====== RECORDED DATA ======
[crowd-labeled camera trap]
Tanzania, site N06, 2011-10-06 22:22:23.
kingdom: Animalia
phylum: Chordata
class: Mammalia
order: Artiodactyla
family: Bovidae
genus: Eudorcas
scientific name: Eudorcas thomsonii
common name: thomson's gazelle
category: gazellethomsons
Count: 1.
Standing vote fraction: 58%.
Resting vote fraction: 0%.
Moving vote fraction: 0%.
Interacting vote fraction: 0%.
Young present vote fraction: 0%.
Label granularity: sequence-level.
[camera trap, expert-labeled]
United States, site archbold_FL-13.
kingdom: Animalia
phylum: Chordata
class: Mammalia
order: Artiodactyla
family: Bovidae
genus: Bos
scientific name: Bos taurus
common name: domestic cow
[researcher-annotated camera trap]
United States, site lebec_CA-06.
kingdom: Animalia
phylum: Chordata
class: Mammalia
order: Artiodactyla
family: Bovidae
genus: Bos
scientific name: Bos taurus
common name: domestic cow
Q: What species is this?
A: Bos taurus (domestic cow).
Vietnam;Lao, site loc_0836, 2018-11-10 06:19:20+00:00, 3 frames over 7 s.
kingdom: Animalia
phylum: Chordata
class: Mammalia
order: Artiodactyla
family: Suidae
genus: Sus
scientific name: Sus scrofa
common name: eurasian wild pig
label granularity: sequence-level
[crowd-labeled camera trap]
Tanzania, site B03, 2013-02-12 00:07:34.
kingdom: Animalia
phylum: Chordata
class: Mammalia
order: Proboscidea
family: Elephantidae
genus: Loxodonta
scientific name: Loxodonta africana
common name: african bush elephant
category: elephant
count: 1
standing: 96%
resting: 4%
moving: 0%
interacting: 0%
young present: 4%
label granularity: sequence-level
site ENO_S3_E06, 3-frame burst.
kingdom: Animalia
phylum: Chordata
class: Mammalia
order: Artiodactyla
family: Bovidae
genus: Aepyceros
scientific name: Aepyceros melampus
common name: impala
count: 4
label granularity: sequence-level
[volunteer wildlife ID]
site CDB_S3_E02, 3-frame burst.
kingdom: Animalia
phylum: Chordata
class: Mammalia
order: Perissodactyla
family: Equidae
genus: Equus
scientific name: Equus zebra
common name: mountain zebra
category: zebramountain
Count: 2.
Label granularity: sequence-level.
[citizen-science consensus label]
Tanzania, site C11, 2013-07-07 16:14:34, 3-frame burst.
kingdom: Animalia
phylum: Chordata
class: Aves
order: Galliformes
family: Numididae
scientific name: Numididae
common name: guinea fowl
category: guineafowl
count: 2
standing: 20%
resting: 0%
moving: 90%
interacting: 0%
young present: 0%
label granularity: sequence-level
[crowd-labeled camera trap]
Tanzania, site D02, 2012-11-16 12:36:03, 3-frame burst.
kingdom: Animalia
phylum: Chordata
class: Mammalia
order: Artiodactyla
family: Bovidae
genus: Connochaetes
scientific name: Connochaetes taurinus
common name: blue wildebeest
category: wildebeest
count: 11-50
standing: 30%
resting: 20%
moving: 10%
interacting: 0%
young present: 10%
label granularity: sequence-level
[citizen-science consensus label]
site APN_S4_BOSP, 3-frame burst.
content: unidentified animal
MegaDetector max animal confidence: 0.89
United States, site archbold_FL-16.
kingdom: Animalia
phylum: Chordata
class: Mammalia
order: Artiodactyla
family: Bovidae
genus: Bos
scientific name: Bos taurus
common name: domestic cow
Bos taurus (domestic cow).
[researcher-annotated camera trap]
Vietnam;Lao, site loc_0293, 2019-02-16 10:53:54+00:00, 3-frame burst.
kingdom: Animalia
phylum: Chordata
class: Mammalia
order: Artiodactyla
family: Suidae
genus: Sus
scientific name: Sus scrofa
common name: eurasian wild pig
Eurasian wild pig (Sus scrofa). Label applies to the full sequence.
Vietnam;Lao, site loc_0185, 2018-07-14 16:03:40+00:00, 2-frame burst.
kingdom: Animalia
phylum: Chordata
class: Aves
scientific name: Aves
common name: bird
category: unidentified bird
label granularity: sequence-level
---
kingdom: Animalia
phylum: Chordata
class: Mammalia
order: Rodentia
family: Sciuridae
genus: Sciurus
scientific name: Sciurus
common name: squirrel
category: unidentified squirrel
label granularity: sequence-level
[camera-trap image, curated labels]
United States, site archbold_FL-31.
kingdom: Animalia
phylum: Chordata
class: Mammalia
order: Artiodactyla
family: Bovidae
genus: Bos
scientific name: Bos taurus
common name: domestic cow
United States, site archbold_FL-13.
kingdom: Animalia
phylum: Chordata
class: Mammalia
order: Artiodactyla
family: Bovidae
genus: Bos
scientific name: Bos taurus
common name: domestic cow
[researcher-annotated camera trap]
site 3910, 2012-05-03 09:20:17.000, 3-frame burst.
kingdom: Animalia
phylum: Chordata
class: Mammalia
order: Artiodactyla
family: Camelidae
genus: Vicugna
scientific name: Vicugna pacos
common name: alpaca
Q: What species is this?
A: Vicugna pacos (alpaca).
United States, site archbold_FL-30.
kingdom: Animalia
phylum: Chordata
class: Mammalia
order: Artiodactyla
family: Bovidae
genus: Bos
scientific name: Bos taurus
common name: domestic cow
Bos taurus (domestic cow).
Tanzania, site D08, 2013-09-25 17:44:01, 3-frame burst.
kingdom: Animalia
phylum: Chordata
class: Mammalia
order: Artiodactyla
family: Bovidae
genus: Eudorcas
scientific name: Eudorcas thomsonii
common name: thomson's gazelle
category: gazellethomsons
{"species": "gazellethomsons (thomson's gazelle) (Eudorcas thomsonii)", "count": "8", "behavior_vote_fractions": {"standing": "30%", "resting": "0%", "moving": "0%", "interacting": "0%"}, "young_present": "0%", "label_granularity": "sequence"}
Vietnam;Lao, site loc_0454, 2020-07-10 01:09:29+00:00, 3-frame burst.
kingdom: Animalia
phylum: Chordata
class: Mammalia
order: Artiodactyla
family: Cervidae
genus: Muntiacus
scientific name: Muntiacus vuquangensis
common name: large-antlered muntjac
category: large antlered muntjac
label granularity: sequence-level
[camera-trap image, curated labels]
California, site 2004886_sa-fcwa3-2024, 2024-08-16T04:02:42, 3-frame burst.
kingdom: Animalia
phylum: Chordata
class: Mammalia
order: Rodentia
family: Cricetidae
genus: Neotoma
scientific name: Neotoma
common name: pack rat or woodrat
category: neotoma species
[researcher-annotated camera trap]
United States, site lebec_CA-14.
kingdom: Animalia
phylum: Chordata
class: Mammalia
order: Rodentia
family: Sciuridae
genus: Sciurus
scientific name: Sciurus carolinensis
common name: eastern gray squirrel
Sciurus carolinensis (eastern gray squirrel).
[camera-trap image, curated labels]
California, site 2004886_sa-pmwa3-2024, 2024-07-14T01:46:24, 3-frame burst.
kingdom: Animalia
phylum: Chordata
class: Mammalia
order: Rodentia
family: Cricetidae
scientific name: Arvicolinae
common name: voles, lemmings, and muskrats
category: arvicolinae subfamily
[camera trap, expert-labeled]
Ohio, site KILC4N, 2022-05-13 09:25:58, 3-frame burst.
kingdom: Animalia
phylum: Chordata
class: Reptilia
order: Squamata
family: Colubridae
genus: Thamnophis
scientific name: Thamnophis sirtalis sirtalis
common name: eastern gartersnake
======
◆ TASK STATEMENT: Print every record above exactly as it was given.

◆ RESULT:
[crowd-labeled camera trap]
Tanzania, site N06, 2011-10-06 22:22:23.
kingdom: Animalia
phylum: Chordata
class: Mammalia
order: Artiodactyla
family: Bovidae
genus: Eudorcas
scientific name: Eudorcas thomsonii
common name: thomson's gazelle
category: gazellethomsons
Count: 1.
Standing vote fraction: 58%.
Resting vote fraction: 0%.
Moving vote fraction: 0%.
Interacting vote fraction: 0%.
Young present vote fraction: 0%.
Label granularity: sequence-level.
[camera trap, expert-labeled]
United States, site archbold_FL-13.
kingdom: Animalia
phylum: Chordata
class: Mammalia
order: Artiodactyla
family: Bovidae
genus: Bos
scientific name: Bos taurus
common name: domestic cow
[researcher-annotated camera trap]
United States, site lebec_CA-06.
kingdom: Animalia
phylum: Chordata
class: Mammalia
order: Artiodactyla
family: Bovidae
genus: Bos
scientific name: Bos taurus
common name: domestic cow
Q: What species is this?
A: Bos taurus (domestic cow).
Vietnam;Lao, site loc_0836, 2018-11-10 06:19:20+00:00, 3 frames over 7 s.
kingdom: Animalia
phylum: Chordata
class: Mammalia
order: Artiodactyla
family: Suidae
genus: Sus
scientific name: Sus scrofa
common name: eurasian wild pig
label granularity: sequence-level
[crowd-labeled camera trap]
Tanzania, site B03, 2013-02-12 00:07:34.
kingdom: Animalia
phylum: Chordata
class: Mammalia
order: Proboscidea
family: Elephantidae
genus: Loxodonta
scientific name: Loxodonta africana
common name: african bush elephant
category: elephant
count: 1
standing: 96%
resting: 4%
moving: 0%
interacting: 0%
young present: 4%
label granularity: sequence-level
site ENO_S3_E06, 3-frame burst.
kingdom: Animalia
phylum: Chordata
class: Mammalia
order: Artiodactyla
family: Bovidae
genus: Aepyceros
scientific name: Aepyceros melampus
common name: impala
count: 4
label granularity: sequence-level
[volunteer wildlife ID]
site CDB_S3_E02, 3-frame burst.
kingdom: Animalia
phylum: Chordata
class: Mammalia
order: Perissodactyla
family: Equidae
genus: Equus
scientific name: Equus zebra
common name: mountain zebra
category: zebramountain
Count: 2.
Label granularity: sequence-level.
[citizen-science consensus label]
Tanzania, site C11, 2013-07-07 16:14:34, 3-frame burst.
kingdom: Animalia
phylum: Chordata
class: Aves
order: Galliformes
family: Numididae
scientific name: Numididae
common name: guinea fowl
category: guineafowl
count: 2
standing: 20%
resting: 0%
moving: 90%
interacting: 0%
young present: 0%
label granularity: sequence-level
[crowd-labeled camera trap]
Tanzania, site D02, 2012-11-16 12:36:03, 3-frame burst.
kingdom: Animalia
phylum: Chordata
class: Mammalia
order: Artiodactyla
family: Bovidae
genus: Connochaetes
scientific name: Connochaetes taurinus
common name: blue wildebeest
category: wildebeest
count: 11-50
standing: 30%
resting: 20%
moving: 10%
interacting: 0%
young present: 10%
label granularity: sequence-level
[citizen-science consensus label]
site APN_S4_BOSP, 3-frame burst.
content: unidentified animal
MegaDetector max animal confidence: 0.89
United States, site archbold_FL-16.
kingdom: Animalia
phylum: Chordata
class: Mammalia
order: Artiodactyla
family: Bovidae
genus: Bos
scientific name: Bos taurus
common name: domestic cow
Bos taurus (domestic cow).
[researcher-annotated camera trap]
Vietnam;Lao, site loc_0293, 2019-02-16 10:53:54+00:00, 3-frame burst.
kingdom: Animalia
phylum: Chordata
class: Mammalia
order: Artiodactyla
family: Suidae
genus: Sus
scientific name: Sus scrofa
common name: eurasian wild pig
Eurasian wild pig (Sus scrofa). Label applies to the full sequence.
Vietnam;Lao, site loc_0185, 2018-07-14 16:03:40+00:00, 2-frame burst.
kingdom: Animalia
phylum: Chordata
class: Aves
scientific name: Aves
common name: bird
category: unidentified bird
label granularity: sequence-level
---
kingdom: Animalia
phylum: Chordata
class: Mammalia
order: Rodentia
family: Sciuridae
genus: Sciurus
scientific name: Sciurus
common name: squirrel
category: unidentified squirrel
label granularity: sequence-level
[camera-trap image, curated labels]
United States, site archbold_FL-31.
kingdom: Animalia
phylum: Chordata
class: Mammalia
order: Artiodactyla
family: Bovidae
genus: Bos
scientific name: Bos taurus
common name: domestic cow
United States, site archbold_FL-13.
kingdom: Animalia
phylum: Chordata
class: Mammalia
order: Artiodactyla
family: Bovidae
genus: Bos
scientific name: Bos taurus
common name: domestic cow
[researcher-annotated camera trap]
site 3910, 2012-05-03 09:20:17.000, 3-frame burst.
kingdom: Animalia
phylum: Chordata
class: Mammalia
order: Artiodactyla
family: Camelidae
genus: Vicugna
scientific name: Vicugna pacos
common name: alpaca
Q: What species is this?
A: Vicugna pacos (alpaca).
United States, site archbold_FL-30.
kingdom: Animalia
phylum: Chordata
class: Mammalia
order: Artiodactyla
family: Bovidae
genus: Bos
scientific name: Bos taurus
common name: domestic cow
Bos taurus (domestic cow).
Tanzania, site D08, 2013-09-25 17:44:01, 3-frame burst.
kingdom: Animalia
phylum: Chordata
class: Mammalia
order: Artiodactyla
family: Bovidae
genus: Eudorcas
scientific name: Eudorcas thomsonii
common name: thomson's gazelle
category: gazellethomsons
{"species": "gazellethomsons (thomson's gazelle) (Eudorcas thomsonii)", "count": "8", "behavior_vote_fractions": {"standing": "30%", "resting": "0%", "moving": "0%", "interacting": "0%"}, "young_present": "0%", "label_granularity": "sequence"}
Vietnam;Lao, site loc_0454, 2020-07-10 01:09:29+00:00, 3-frame burst.
kingdom: Animalia
phylum: Chordata
class: Mammalia
order: Artiodactyla
family: Cervidae
genus: Muntiacus
scientific name: Muntiacus vuquangensis
common name: large-antlered muntjac
category: large antlered muntjac
label granularity: sequence-level
[camera-trap image, curated labels]
California, site 2004886_sa-fcwa3-2024, 2024-08-16T04:02:42, 3-frame burst.
kingdom: Animalia
phylum: Chordata
class: Mammalia
order: Rodentia
family: Cricetidae
genus: Neotoma
scientific name: Neotoma
common name: pack rat or woodrat
category: neotoma species
[researcher-annotated camera trap]
United States, site lebec_CA-14.
kingdom: Animalia
phylum: Chordata
class: Mammalia
order: Rodentia
family: Sciuridae
genus: Sciurus
scientific name: Sciurus carolinensis
common name: eastern gray squirrel
Sciurus carolinensis (eastern gray squirrel).
[camera-trap image, curated labels]
California, site 2004886_sa-pmwa3-2024, 2024-07-14T01:46:24, 3-frame burst.
kingdom: Animalia
phylum: Chordata
class: Mammalia
order: Rodentia
family: Cricetidae
scientific name: Arvicolinae
common name: voles, lemmings, and muskrats
category: arvicolinae subfamily
[camera trap, expert-labeled]
Ohio, site KILC4N, 2022-05-13 09:25:58, 3-frame burst.
kingdom: Animalia
phylum: Chordata
class: Reptilia
order: Squamata
family: Colubridae
genus: Thamnophis
scientific name: Thamnophis sirtalis sirtalis
common name: eastern gartersnake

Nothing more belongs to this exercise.